California Housing Dataset

Modifying California Housing Dataset

We are using the California Housing Dataset to create a real data example dataset for NannyML. There are three steps needed for this process:

  • Enriching the data

  • Training a Machine Learning Model

  • Meeting NannyML Data Requirements

To find out what requirements NannyML has for datasets, check out Data Requirements.

We need to start by loading the dataset.

>>> # Import required libraries
>>> import pandas as pd
>>> import numpy as np
>>> import datetime as dt

>>> from sklearn.datasets import fetch_california_housing
>>> from sklearn.ensemble import RandomForestClassifier
>>> from sklearn.metrics import roc_auc_score

>>> cali = fetch_california_housing(as_frame=True)
>>> df = pd.concat([cali.data, cali.target], axis=1)
>>> df.head(2)

MedInc

HouseAge

AveRooms

AveBedrms

Population

AveOccup

Latitude

Longitude

MedHouseVal

0

8.3252

41

6.98413

1.02381

322

2.55556

37.88

-122.23

4.526

1

8.3014

21

6.23814

0.97188

2401

2.10984

37.86

-122.22

3.585

Enriching the data

The things that need to be added to the dataset are:

  • A time dimension

  • Splitting the data into reference and analysis sets

  • A binary classification target

>>> # add artificial timestamp
>>> timestamps = [dt.datetime(2020,1,1) + dt.timedelta(hours=x/2) for x in df.index]
>>> df['timestamp'] = timestamps

>>> # add periods/partitions
>>> train_beg = dt.datetime(2020,1,1)
>>> train_end = dt.datetime(2020,5,1)
>>> test_beg = dt.datetime(2020,5,1)
>>> test_end = dt.datetime(2020,9,1)
>>> df.loc[df['timestamp'].between(train_beg, train_end, inclusive='left'), 'partition'] = 'train'
>>> df.loc[df['timestamp'].between(test_beg, test_end, inclusive='left'), 'partition'] = 'test'
>>> df['partition'] = df['partition'].fillna('production')

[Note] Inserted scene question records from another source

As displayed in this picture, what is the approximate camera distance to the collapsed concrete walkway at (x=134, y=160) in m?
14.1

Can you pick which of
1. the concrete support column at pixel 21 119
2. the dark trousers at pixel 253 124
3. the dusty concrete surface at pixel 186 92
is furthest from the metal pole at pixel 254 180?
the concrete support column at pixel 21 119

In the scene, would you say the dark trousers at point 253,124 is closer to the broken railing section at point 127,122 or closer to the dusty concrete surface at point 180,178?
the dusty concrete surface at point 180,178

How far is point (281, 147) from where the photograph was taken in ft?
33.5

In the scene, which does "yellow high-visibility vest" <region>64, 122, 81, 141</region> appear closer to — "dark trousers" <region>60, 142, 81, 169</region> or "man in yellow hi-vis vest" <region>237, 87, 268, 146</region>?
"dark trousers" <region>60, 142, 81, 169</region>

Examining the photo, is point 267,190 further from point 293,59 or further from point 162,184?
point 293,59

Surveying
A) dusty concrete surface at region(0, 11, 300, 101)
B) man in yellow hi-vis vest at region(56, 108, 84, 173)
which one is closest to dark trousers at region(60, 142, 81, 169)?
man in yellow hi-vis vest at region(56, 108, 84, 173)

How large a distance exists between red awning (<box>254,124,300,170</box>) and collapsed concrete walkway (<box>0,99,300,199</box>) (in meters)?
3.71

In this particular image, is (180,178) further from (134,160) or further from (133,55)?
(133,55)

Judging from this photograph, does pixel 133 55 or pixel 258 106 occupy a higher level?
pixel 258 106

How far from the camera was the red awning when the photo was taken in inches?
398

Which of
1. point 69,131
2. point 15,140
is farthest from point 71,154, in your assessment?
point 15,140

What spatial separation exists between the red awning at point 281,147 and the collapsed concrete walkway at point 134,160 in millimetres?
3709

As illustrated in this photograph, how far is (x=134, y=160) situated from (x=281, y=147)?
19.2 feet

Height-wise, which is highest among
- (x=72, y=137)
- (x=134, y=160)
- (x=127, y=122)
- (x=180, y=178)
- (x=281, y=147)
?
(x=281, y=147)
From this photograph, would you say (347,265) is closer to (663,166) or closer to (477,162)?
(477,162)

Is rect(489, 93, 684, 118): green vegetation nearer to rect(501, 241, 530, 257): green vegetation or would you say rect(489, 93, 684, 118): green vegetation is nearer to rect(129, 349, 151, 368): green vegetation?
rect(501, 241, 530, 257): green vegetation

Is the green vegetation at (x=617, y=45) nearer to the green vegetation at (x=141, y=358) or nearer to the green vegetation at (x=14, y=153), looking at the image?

>>> # create new classification target - house value higher than mean
>>> df_train = df[df['partition']=='train']
>>> df['clf_target'] = np.where(df['MedHouseVal'] > df_train['MedHouseVal'].median(), 1, 0)
>>> df = df.drop('MedHouseVal', axis=1)
>>> del df_train

Training a Machine Learning Model

>>> # fit classifier
>>> target = 'clf_target'
>>> meta = 'partition'
>>> features = ['MedInc', 'HouseAge', 'AveRooms', 'AveBedrms', 'Population', 'AveOccup', 'Latitude', 'Longitude']


>>> df_train = df[df['partition']=='train']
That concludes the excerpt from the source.